Zeledón tenía 89 años de edad, y de acuerdo al líder evangélico Augusto Marenco, tenía más de 40 años de predicar la palabra de Dios en el norte de Nicaragua.

“No es la muerte sólo de un pastor del norte, es la muerte de la familia evangélica, de un líder que dedicó más de 40 años al servicio del Señor. Fue un hombre que no hizo mal a nadie, fue un hombre que solo hizo el bien”, señaló.

Marenco, quien dirige el Ministerio Apostolar Centro Cristiano, dijo que esto debe significar una alerta para atacar y buscar soluciones en todas las zonas del país donde la violencia está trascendiendo.

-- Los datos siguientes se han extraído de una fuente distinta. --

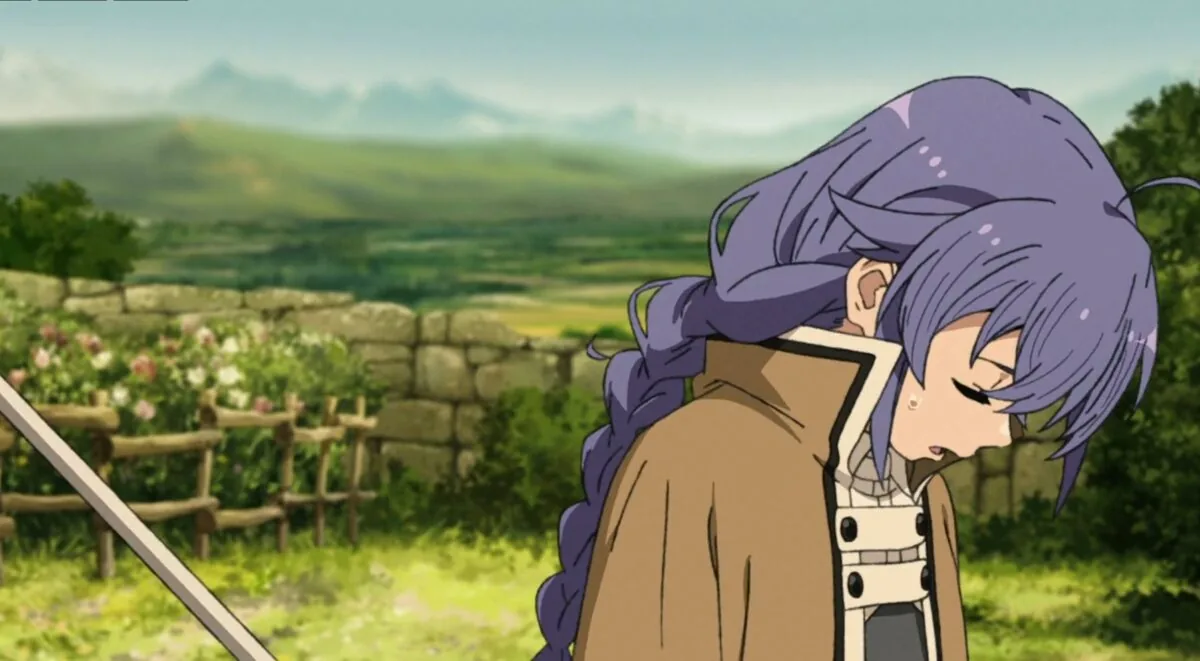 Фото галереи #3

“Hago un llamado a que no quede en la impunidad este asesinato y que se le aplique el peso de la ley a estos delincuentes, a estos sicarios, a esta gente que con saña mataron a este señor de la tercer edad, y que lo matan de la manera más cobarde y de la manera más terrible”, aseguró.

“Hago un llamado a la Policía a que siga con beligerancia, al Ejército, a la sociedad entera del norte y a la pastoral de este país a todas las iglesias”, manifestó el líder evangélico, reiterando que nadie tiene derecho a privar de la vida a otra persona.

La Policía Nacional tiene bajo arresto a los sospechosos de perpetrar este asesinato, quienes responden a los nombres de Ernesto Jarquín y José Coronel Escoto.